Der geldpolitische Ausschuss der TCMB hat auf seiner Sitzung am 18. April den Übernacht-Einlagenzins auf 44,50 Prozent und den Übernacht-Kreditvergabezins auf 49,00 Prozent angehoben. Damit hat er den Zinskorridor sowohl auf ein höheres Niveau gehoben als auch seine Spanne erweitert. Was eigentlich wichtig ist: Auf derselben Sitzung wurde der Zinssatz für die Kreditvergabe durch wöchentliche Repo-Auktionen auf 46 Prozent angehoben. Soweit ich diese Regelung verstehe, hat die TCMB auf die Übernacht-Kreditvergabe verzichtet und ist wieder zur eigentlichen Kreditvergabemethode, der Kreditvergabe durch wöchentliche Repo-Auktionen, zurückgekehrt. Sobald die TCMB diese Entscheidung bekannt gab, wurde der Leitzins der TCMB in den weltweiten Listen auf 46 Prozent korrigiert. Mit anderen Worten: Der Unterschied zwischen Schein und Sein wurde beseitigt.

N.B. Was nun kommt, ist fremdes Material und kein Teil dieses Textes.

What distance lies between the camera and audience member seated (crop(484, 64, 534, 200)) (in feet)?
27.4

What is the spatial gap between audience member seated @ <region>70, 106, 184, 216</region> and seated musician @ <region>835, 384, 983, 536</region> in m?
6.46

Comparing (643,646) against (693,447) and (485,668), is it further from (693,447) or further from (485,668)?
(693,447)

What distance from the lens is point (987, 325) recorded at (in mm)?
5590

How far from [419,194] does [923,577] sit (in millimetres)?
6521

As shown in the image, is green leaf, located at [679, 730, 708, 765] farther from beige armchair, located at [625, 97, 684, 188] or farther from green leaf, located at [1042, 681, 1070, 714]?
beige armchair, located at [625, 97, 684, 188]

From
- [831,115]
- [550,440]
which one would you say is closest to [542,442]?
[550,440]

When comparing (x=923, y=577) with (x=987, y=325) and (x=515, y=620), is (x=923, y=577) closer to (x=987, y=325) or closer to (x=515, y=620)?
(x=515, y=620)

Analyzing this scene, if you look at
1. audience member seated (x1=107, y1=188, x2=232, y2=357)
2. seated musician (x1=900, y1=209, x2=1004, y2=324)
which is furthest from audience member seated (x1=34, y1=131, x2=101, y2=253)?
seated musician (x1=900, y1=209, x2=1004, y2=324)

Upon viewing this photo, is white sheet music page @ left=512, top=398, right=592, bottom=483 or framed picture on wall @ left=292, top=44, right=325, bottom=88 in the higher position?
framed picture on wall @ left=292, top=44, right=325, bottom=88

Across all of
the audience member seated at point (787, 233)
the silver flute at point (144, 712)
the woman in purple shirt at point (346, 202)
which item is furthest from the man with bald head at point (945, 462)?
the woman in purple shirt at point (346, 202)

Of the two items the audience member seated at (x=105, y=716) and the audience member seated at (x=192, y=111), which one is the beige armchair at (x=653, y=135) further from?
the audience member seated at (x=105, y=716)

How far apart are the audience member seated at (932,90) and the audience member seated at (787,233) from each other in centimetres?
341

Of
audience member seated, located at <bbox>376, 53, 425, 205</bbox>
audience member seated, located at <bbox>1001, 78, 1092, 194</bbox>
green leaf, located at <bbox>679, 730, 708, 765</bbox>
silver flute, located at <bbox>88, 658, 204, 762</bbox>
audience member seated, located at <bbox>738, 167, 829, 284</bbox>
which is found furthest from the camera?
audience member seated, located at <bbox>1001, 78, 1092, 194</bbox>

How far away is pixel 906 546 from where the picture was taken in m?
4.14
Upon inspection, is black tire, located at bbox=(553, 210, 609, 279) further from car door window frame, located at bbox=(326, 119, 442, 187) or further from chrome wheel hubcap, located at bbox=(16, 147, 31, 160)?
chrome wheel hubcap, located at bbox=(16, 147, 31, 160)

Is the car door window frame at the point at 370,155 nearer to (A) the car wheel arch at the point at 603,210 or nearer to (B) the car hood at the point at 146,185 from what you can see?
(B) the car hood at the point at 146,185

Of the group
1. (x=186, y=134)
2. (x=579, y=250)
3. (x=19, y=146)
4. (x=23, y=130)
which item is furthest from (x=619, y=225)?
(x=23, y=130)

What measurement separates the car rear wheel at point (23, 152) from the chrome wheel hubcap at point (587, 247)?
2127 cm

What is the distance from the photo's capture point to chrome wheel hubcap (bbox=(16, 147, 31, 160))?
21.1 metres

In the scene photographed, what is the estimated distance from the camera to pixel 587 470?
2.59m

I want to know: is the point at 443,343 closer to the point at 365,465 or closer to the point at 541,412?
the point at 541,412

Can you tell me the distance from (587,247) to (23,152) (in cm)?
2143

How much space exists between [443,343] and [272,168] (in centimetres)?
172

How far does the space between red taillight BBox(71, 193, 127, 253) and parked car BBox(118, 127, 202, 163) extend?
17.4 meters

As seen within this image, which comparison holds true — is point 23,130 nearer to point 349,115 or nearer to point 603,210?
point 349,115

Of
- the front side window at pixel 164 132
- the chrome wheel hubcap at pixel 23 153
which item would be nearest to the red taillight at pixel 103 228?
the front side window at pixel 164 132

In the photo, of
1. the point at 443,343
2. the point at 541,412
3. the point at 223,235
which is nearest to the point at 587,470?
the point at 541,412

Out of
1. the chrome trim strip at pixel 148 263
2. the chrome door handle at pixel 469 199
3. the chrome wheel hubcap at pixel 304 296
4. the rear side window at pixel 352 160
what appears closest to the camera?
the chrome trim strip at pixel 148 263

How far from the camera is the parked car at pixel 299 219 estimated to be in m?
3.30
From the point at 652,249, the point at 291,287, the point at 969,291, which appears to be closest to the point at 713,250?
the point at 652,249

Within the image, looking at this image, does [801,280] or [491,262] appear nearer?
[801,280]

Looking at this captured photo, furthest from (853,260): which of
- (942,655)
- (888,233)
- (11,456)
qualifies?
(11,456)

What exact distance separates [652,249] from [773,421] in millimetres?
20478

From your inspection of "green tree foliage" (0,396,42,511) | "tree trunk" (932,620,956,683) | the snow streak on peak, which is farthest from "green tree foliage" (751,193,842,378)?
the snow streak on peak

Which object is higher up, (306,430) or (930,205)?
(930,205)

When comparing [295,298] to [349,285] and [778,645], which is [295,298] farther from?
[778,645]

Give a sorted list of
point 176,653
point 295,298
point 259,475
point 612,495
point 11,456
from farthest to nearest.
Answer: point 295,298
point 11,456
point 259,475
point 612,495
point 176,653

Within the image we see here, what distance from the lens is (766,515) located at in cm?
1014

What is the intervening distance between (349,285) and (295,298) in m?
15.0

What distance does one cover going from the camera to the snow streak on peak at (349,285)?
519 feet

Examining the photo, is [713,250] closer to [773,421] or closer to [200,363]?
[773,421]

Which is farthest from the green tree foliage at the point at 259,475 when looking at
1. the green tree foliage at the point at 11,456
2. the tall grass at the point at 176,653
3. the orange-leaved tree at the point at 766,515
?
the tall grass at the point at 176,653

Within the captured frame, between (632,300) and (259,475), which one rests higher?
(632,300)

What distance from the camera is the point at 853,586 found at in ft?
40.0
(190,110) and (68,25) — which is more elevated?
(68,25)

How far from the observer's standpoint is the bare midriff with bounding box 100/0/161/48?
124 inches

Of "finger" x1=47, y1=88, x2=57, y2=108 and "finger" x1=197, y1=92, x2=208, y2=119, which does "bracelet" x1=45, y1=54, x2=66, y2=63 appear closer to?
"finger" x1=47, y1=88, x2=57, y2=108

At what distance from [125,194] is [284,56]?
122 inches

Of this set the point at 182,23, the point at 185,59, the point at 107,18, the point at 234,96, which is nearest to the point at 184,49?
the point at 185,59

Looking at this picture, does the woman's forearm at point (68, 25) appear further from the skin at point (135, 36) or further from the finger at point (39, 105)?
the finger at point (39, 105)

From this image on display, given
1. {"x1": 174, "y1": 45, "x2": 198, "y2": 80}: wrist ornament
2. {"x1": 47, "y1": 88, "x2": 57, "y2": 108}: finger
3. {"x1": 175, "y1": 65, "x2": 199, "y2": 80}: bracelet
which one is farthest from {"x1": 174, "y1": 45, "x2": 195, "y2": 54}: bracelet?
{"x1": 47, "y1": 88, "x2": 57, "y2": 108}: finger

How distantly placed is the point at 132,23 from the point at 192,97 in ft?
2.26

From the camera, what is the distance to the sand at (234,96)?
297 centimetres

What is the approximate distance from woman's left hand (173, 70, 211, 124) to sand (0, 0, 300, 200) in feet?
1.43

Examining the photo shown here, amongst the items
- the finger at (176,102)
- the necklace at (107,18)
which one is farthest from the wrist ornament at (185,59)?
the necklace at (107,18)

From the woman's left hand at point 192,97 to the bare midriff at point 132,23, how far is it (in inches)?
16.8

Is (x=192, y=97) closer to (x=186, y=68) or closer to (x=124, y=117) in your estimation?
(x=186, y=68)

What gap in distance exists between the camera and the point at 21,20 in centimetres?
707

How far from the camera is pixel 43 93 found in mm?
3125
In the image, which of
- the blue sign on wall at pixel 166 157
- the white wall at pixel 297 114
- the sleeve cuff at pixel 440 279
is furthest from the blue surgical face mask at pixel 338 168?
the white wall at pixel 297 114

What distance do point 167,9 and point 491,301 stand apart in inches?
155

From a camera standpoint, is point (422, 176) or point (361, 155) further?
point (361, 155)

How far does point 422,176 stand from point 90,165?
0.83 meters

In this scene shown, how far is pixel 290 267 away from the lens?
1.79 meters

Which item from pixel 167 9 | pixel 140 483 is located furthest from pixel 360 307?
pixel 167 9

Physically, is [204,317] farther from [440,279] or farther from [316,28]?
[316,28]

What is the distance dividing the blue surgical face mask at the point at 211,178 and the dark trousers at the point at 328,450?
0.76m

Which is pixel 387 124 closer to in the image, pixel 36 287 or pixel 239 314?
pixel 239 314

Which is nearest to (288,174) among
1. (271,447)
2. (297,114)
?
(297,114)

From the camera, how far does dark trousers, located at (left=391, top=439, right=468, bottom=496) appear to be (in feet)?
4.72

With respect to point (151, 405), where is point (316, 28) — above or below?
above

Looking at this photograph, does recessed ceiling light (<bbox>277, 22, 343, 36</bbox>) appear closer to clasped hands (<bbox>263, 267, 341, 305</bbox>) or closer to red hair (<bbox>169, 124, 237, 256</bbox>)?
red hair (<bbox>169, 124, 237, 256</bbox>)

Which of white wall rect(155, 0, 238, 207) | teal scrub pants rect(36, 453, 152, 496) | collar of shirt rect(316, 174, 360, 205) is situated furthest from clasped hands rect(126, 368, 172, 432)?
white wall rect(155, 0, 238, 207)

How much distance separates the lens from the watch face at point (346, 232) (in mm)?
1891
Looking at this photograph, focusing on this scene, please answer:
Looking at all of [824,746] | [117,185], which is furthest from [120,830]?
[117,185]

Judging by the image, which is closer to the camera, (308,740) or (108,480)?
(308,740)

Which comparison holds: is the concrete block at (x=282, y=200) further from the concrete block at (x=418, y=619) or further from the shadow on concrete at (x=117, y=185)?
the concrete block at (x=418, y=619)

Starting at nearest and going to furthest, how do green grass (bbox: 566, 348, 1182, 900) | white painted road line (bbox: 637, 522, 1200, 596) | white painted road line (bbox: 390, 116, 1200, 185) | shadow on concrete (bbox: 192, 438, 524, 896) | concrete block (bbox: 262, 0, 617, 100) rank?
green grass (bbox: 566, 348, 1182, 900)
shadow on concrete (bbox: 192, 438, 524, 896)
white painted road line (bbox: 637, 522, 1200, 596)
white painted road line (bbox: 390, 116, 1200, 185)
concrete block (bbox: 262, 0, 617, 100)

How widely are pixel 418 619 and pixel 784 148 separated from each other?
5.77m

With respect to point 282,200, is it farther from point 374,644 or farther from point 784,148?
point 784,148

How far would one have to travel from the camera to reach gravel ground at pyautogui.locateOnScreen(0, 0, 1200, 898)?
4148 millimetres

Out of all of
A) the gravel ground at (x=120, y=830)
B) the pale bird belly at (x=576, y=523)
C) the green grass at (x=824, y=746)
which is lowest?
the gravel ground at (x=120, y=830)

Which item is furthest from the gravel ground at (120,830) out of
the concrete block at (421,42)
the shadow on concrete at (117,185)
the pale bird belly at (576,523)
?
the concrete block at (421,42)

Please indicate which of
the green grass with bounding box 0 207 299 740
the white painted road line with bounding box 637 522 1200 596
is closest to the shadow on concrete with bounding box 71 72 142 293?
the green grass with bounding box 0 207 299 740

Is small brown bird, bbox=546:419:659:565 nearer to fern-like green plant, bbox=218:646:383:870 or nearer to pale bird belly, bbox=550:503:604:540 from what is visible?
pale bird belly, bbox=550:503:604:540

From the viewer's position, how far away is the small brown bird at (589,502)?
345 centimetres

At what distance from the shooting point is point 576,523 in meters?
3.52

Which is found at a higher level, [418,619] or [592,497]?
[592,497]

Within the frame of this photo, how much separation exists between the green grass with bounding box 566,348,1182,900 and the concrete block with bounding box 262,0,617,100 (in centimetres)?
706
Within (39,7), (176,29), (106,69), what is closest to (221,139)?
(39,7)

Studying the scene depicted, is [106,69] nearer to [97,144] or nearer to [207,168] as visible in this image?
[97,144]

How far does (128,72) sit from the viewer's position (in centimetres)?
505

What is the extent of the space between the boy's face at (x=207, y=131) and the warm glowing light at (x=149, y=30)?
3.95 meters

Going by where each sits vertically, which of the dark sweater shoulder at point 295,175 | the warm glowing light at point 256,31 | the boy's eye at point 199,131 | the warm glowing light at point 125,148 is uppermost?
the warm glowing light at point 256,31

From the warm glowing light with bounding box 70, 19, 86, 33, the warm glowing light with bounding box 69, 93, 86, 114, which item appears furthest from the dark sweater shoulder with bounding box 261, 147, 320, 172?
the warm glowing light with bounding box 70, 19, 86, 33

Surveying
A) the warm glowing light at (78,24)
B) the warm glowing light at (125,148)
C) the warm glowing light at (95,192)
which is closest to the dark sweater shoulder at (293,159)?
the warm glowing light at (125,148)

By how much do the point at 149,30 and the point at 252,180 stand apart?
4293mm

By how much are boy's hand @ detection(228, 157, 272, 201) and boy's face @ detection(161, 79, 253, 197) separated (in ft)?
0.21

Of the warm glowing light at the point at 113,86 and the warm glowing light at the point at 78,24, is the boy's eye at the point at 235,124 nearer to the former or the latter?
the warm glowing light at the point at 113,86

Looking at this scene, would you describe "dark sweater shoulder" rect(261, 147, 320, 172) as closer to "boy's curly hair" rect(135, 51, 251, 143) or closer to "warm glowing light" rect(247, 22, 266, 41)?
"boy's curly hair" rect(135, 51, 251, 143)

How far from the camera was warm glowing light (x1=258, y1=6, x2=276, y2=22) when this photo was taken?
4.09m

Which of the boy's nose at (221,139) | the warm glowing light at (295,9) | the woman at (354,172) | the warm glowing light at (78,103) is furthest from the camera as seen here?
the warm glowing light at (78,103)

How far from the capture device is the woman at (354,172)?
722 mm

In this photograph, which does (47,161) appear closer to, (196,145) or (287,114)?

Viele Kommentatoren schrieben und interpretierten, dass die TCMB die Zinsen erhöht habe, doch es kam genau anders. Während die TCMB die Übernacht-Kreditvergabe nutzte und darauf 46 Prozent Zinsen erhob, wird sie nach dieser Entscheidung zur Kreditvergabe durch wöchentliche Repo-Auktionen übergehen und 46 Prozent Zinsen anwenden. Auf den ersten Blick scheint es, als hätte sich der Zinssatz nicht geändert, sondern nur der Name der Anwendung. Doch in Wirklichkeit gab es einen leichten Rückgang bei den Zinsen. Denn der Übernachtzins von 46 Prozent ist, wenn er als jährlicher Zinseszins berechnet wird, höher als ein wöchentlicher Zins von 46 Prozent.
Dennoch sollte man nicht erwarten, dass dieser sehr geringe Rückgang des Zinssatzes die Zinssätze der Banken beeinflusst.
Meiner Meinung nach sollte die TCMB die Methode der Kreditvergabe, deren Zins sie als Leitzins bekannt gibt, auch weiterhin anwenden. Ständig die Methode zu ändern, um so auszusehen, als hätte man den Zins nicht geändert, bringt der TCMB kein Ansehen, sondern kostet sie im Gegenteil Glaubwürdigkeit. Denn dass Zentralbanken keine Überraschungen bereiten, ihre geplanten Änderungen im Voraus ankündigen und eine zukunftsorientierte Orientierung (Forward Guidance) geben, gehört zu den Grundregeln der Geldpolitik. Daher wurde mit dieser letzten Regelung eine Rückkehr zur Richtigkeit vollzogen."